ICLR 2023 Submission: More ConvNets in the 2020s: Scaling up Kernels Beyond 51 × 51 using Sparsity


## Installation

The code is tested used CUDA 11.3.1, cudnn 8.2.0, PyTorch 1.10.0 with A100 GPUs.

### Dependency Setup
Create an new conda virtual environment
```
conda create -n slak python=3.8 -y
conda activate slak
```

Install [Pytorch](https://pytorch.org/)>=1.10.0. For example:
```
conda install pytorch==1.10.0 torchvision==0.11.0 torchaudio==0.10.0 cudatoolkit=11.3 -c pytorch -c conda-forge
```

Install required packages:
```
pip install timm tensorboardX six
```

To enable training SLaK, we follow [RepLKNet] and install the efficient large-kernel convolution with PyTorch provided by MegEngine:

1. ```cd cutlass/examples/19_large_depthwise_conv2d_torch_extension```
2. ```./setup.py install --user```. If you get errors, (1) check your ```CUDA_HOME```; (2) you might need to change the source code a bit to make tensors contiguous. 
3. A quick check: ```python depthwise_conv2d_implicit_gemm.py```
4. Add ```WHERE_YOU_CLONED_CUTLASS/examples/19_large_depthwise_conv2d_torch_extension``` into your ```PYTHONPATH``` so that you can ```from depthwise_conv2d_implicit_gemm import DepthWiseConv2dImplicitGEMM``` anywhere.
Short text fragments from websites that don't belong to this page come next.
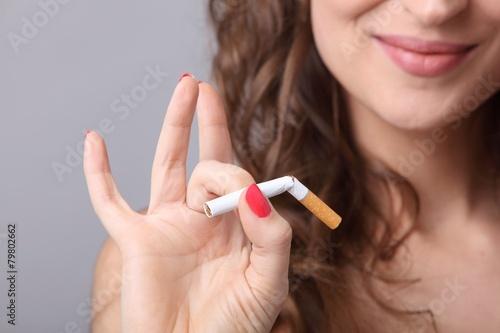 Frau hält durchgebrochene Zigarette - 79802662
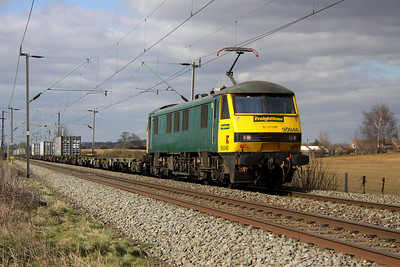5 April. Lightly loaded 4L90 1221 Crewe - Felixstowe heads south at Milton Malsor behind 90046.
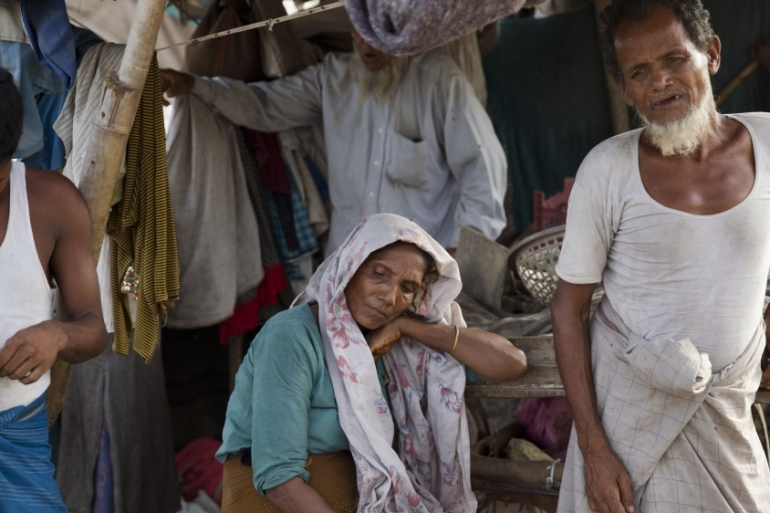 Rohingya refugees stand inside their slum on the outskirts of New Delhi, India, in a photo from 2015 [Tsering Topgyal/AP]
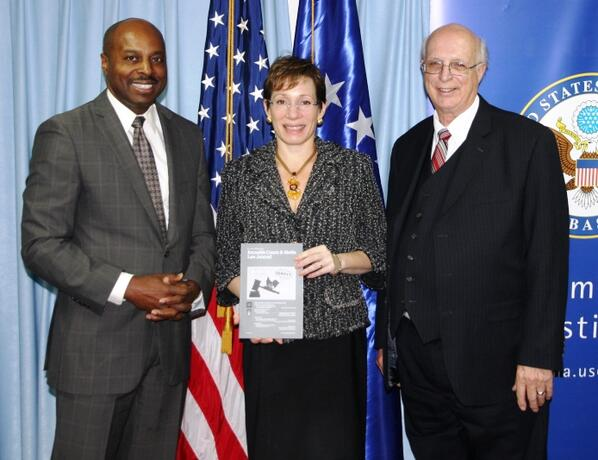 RSJ Associate Professor Ben Holden with U.S. Ambassador Tracey Jacobson and Ron Keefover, recently retired public information officer of the Kansas Supreme Court. / Courtesy photo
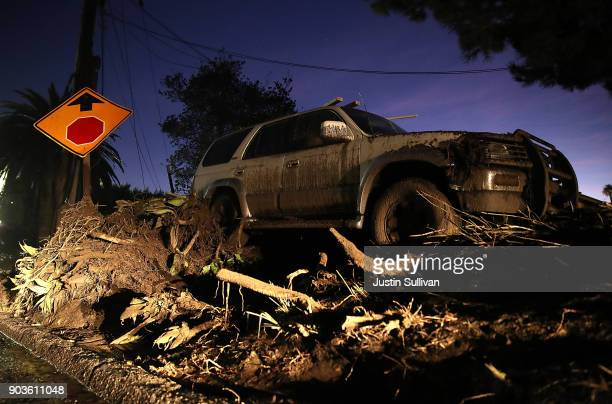 An abandoned car sits in mud following a mudslide on January 10 2018 in Montecito California 17 people have died and hundreds hundreds of homes have...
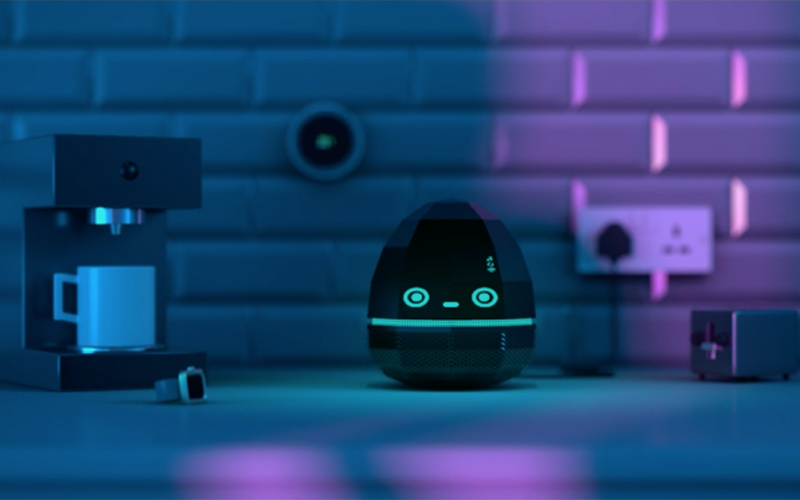 Animation still in mainly purple showing a small round robot with bright blue eyes sitting on a kitchen counter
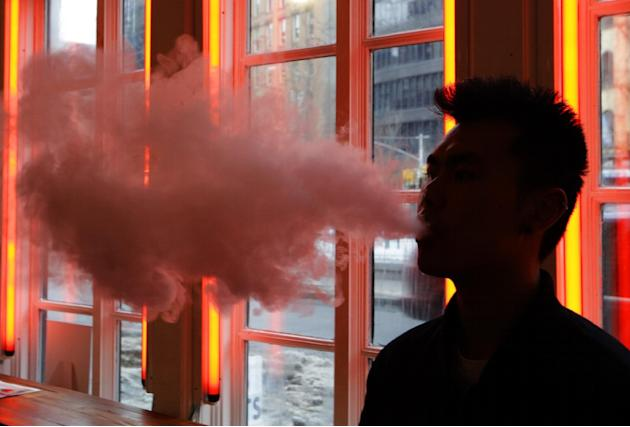 FILE - In this Feb. 20, 2014, File photo, a patron exhales vapor from an e-cigarette at the Henley Vaporium in New York. The first peek at a major study of how Americans smoke suggests many use combin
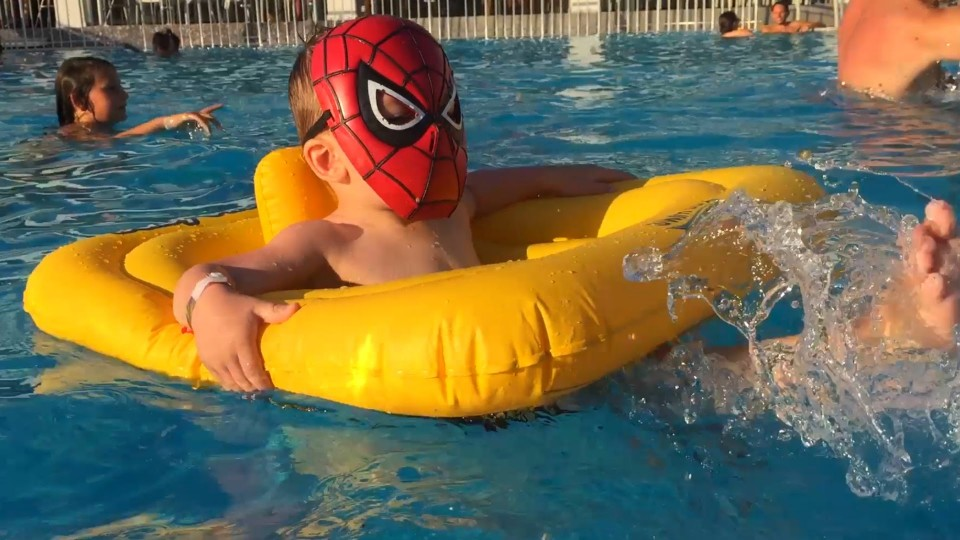 Little Boy SpiderMan having Fun in the Pool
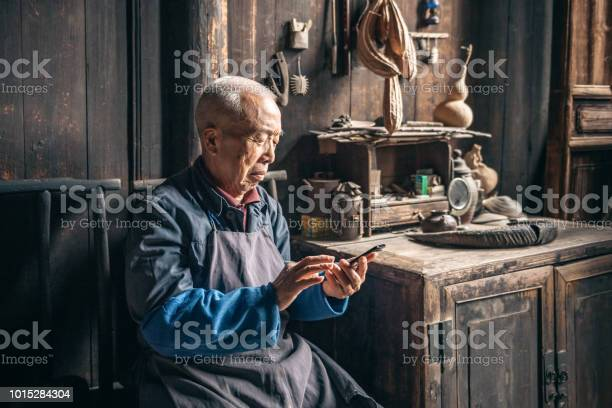 Chinese senior man tapping on mobile in wooden house picture id1015284304?b=1&k=6&m=1015284304&s=612x612&h=x4vf35q6xm5nhgaomogs9xcrallfefz1yymi ud ene=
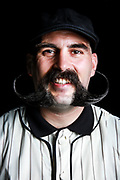 09.02.2017 - Coney Island Mustache/Beard Competition. By Erica Price.  Christian Fattorusso (Best styled mustache winner) Old baseball uniform
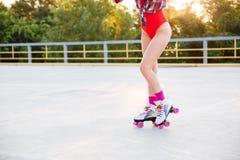 Ноги женщины в купальнике катаясь на коньках на коньках ролика outdoors Стоковое Изображение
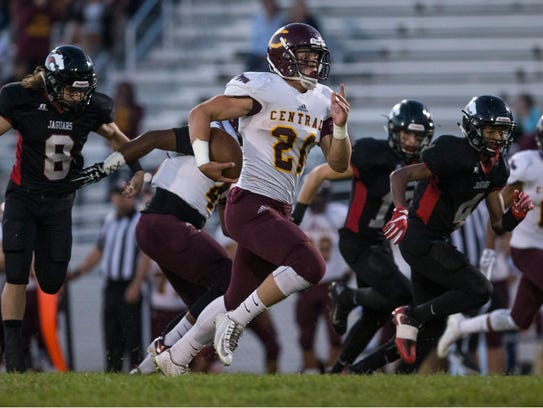 Central's Michael Bickford runs to the end zone. Central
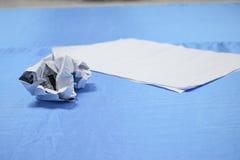 Zerknitterter Papierklumpen und Beschaffenheit auf blauem Tabellenhintergrund Stockfotografie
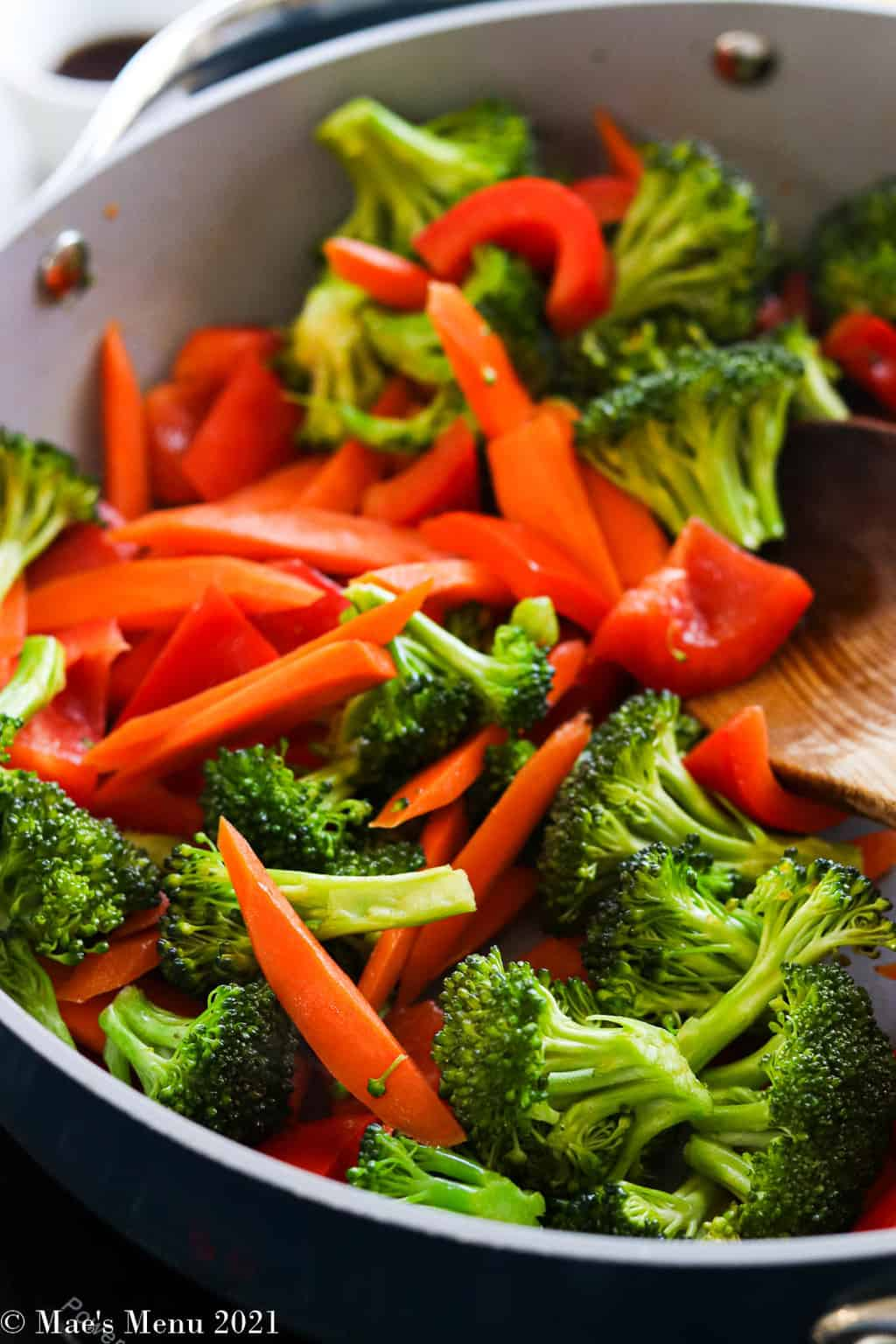 sauteing veggies in a pan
Then you may use ```DepthWiseConv2dImplicitGEMM``` as a replacement of ```nn.Conv2d```.
5. ```export LARGE_KERNEL_CONV_IMPL=WHERE_YOU_CLONED_CUTLASS/examples/19_large_depthwise_conv2d_torch_extension``` so that RepLKNet will use the efficient implementation. Or you may simply modify the related code (```get_conv2d```) in ```SLaK.py```.

## Training code

We provide ImageNet-1K training, and ImageNet-1K fine-tuning commands here.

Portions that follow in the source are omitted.